October Gardening Tips: 34 Autumn Garden Tasks and Yard Work Hacks

October is full-on Fall in the garden. This is the month of autumn leaves, warm apple cider, first frosts, and pumpkins. It’s such a pleasure to enjoy the fall season outdoors while gardening and working around the yard. Here are 34 October gardening tips to help you make the most of it!

Fall Mums in Yellow, Orange, Red, and other autumn shades for October Front Porch decor

1. Get Yourself Some Fall Mums

Fall mums (Chrysanthemums in warm colours) on the front porch have a magical way of instantly perking things up. They’re a cheery standard of harvest season for good reason and can be displayed in a number of versatile ways. They are often very well priced right now at stores like Costco and Home Depot, and are well worth it for the cheer they bring to the crisp autumn days!
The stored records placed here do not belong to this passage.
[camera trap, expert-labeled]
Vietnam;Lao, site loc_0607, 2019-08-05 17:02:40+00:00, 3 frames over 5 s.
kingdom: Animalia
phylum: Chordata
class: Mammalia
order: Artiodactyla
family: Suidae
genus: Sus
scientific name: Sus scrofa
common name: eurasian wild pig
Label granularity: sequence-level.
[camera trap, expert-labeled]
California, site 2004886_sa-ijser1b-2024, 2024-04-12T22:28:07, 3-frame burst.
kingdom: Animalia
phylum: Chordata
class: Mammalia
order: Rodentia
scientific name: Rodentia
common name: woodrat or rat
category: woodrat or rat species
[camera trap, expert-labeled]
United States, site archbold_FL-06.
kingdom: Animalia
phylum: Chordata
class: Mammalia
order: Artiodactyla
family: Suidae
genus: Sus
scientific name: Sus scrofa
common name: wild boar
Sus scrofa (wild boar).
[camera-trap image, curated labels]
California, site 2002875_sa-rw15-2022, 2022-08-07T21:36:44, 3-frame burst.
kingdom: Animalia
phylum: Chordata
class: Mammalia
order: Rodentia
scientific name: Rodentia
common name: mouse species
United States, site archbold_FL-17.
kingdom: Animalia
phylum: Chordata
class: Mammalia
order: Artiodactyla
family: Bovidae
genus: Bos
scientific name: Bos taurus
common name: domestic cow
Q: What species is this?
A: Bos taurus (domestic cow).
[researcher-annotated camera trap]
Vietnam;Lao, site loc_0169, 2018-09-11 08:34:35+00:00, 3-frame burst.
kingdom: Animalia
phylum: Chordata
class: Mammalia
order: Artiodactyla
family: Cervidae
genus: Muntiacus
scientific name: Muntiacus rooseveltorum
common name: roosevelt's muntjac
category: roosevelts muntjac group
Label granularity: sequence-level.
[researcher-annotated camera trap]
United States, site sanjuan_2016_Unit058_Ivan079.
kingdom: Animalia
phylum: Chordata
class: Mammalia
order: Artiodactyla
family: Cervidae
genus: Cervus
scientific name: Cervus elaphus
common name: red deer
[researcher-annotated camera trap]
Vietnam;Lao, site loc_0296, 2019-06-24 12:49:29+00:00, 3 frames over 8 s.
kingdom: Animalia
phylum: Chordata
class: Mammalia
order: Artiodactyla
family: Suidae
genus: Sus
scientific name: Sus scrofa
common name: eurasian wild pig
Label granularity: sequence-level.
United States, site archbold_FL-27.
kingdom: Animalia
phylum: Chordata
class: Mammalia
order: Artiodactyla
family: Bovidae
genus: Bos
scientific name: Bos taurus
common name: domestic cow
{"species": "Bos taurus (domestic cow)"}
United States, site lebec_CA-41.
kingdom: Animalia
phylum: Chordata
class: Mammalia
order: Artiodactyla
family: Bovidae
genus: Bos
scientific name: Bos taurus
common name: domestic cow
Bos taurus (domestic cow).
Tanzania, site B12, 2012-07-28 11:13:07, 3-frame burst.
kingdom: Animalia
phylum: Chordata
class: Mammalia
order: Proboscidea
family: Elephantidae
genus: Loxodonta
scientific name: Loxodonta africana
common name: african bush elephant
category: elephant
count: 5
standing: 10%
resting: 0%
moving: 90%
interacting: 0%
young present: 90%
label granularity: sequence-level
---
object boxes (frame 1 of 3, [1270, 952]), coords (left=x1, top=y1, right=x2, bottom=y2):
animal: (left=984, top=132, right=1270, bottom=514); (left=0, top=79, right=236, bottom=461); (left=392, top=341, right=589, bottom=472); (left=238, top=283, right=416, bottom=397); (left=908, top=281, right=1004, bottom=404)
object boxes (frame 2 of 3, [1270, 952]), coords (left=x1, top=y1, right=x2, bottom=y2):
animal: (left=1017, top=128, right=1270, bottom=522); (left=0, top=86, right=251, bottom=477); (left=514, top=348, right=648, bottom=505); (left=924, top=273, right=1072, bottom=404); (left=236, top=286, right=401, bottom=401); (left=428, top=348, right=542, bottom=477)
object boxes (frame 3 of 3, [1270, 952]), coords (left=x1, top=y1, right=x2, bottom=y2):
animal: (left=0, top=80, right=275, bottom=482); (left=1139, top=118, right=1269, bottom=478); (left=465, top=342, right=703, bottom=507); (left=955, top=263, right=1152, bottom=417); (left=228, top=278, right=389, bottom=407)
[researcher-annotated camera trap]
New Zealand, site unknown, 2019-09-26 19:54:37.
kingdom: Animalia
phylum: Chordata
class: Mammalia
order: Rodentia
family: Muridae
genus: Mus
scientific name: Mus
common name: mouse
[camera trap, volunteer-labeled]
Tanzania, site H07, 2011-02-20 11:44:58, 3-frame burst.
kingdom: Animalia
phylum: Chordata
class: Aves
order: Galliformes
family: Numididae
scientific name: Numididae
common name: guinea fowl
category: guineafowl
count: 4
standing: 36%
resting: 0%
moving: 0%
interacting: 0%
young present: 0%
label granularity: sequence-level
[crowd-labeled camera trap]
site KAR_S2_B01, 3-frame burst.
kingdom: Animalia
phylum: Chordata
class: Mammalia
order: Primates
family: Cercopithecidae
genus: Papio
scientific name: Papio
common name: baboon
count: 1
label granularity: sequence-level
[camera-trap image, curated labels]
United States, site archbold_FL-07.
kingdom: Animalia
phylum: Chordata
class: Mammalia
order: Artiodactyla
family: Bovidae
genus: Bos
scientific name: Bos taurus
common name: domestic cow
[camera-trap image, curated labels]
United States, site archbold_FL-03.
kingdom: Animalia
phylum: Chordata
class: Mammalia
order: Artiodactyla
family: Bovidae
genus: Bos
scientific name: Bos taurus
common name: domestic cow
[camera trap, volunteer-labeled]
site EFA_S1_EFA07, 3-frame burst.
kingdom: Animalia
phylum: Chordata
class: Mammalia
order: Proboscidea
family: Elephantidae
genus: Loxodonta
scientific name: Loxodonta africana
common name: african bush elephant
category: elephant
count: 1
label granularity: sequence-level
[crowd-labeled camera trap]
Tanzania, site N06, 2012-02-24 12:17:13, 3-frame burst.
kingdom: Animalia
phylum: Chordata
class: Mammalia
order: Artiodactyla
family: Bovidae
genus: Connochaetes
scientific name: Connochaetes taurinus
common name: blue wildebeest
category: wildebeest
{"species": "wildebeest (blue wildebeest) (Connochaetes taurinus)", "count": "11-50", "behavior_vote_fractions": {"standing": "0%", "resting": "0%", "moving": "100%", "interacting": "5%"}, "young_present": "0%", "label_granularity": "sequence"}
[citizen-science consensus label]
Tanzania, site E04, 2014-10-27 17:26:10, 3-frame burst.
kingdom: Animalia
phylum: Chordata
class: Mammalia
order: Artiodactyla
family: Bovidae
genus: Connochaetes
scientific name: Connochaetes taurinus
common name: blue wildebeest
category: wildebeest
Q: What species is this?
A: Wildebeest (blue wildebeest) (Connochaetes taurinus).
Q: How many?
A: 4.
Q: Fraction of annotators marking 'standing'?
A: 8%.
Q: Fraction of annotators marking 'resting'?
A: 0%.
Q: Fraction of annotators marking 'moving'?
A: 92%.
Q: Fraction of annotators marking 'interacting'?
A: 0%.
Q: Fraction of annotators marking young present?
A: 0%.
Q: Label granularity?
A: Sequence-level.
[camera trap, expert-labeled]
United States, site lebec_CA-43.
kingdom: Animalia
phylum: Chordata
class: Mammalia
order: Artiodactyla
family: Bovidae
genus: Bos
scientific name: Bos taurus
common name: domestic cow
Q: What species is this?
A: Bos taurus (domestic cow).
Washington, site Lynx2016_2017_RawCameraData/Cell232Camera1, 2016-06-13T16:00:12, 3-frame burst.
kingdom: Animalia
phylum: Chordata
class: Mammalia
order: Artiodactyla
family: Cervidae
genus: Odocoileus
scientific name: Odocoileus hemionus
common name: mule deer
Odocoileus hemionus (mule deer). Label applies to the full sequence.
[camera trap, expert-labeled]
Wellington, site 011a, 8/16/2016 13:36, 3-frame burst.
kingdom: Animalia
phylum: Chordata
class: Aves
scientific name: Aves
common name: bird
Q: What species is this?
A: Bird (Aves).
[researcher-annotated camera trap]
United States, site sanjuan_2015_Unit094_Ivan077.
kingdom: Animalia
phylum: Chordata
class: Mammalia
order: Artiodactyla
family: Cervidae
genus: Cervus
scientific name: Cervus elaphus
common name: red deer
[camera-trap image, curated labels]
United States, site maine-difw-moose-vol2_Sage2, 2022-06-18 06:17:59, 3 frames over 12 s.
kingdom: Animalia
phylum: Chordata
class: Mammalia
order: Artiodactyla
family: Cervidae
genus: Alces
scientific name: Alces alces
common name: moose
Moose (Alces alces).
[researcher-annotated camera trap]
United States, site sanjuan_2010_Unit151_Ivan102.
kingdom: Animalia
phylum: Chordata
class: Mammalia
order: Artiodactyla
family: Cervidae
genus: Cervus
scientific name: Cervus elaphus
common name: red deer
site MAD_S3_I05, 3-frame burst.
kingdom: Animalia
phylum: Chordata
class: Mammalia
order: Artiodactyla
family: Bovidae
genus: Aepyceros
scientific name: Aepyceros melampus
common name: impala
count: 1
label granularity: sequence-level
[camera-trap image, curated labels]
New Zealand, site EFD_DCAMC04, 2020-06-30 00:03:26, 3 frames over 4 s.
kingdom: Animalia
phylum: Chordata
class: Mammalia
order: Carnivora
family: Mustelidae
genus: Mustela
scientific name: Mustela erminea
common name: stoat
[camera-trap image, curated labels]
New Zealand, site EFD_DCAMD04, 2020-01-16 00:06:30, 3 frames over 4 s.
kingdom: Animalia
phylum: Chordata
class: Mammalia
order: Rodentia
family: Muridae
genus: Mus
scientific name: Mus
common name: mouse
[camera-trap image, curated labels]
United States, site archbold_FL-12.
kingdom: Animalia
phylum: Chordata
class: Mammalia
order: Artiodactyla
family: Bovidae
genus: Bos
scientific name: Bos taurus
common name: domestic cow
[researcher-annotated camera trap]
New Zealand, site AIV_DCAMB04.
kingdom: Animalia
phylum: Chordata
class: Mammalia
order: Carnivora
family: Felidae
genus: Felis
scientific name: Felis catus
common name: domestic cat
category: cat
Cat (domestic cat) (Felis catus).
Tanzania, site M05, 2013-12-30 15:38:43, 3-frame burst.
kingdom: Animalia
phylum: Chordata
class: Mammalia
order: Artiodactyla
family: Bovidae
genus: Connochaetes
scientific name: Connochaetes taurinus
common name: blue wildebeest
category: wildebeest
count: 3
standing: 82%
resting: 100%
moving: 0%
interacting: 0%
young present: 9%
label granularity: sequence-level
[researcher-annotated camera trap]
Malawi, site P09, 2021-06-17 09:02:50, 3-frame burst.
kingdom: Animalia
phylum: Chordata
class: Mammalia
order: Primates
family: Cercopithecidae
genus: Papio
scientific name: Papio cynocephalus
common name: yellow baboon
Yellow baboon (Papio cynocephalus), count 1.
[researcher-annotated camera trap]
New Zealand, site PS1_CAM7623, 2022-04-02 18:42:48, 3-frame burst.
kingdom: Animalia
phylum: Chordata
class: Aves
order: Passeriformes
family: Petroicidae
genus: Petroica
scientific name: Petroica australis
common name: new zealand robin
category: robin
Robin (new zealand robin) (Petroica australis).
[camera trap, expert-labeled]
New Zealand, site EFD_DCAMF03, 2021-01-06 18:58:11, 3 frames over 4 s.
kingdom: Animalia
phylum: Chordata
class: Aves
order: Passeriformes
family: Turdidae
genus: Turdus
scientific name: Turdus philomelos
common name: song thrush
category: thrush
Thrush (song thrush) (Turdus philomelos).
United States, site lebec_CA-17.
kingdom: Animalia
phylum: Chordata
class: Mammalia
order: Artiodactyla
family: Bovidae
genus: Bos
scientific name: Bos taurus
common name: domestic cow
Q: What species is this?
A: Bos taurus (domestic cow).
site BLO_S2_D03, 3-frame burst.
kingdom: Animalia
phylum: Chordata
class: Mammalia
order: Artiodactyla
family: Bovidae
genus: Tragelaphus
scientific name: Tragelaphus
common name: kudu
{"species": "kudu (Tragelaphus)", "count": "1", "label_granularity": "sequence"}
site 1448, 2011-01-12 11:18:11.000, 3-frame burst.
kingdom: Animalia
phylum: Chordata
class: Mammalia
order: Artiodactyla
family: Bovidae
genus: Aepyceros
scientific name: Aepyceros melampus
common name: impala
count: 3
October garden harvest fruit and vegetable close up
Last of the main fruit and vegetable harvest for the year

2. Harvest the Last Tomatoes

October is the month to bring in the last warm season vegetables before the frost hits. Harvest your tomatoes (even the green ones!), peppers, zucchini, melons, pumpkins, and other squash. Enjoy a warm slice of tomato toast while you’re at it! Your pantry will be well-stocked for the upcoming holidays.

3. Prep for Holiday Meals

Speaking of holidays, one key October kitchen garden tip is to prepare for upcoming holiday meals like Thanksgiving and Christmas dinner. In many climates, root vegetables like carrots, parsnips, and potatoes can be left in the ground until your holiday meal. Where ground freezes, however, they’re generally harvested and stored. Ensure you’ve got fresh herbs like thyme, sage, and rosemary on hand to make yummy gravy to enjoy with those root veggies!

Raking yellow autumn leaves in the backyard
Too many leaves!

4. Rake and Compost Leaves

There’s a reason that gardeners are crazy for fall leaves: they make the absolute best plant fertilizer and soil conditioner there is for your garden! Shred leaves as they fall with a mulching mower or a leaf vaccuum, and compost them all together to make leaf mold. Your leaf compost makes a wonderful organic mulch for your veggies and your flower beds (and looks sharp too!).

“I regard October’s fallen leaves as a precious harvest and every leaf is carefully raked and kept to make leafmould, which we use as an important element in our potting compost and as a mulch for woodland plants.”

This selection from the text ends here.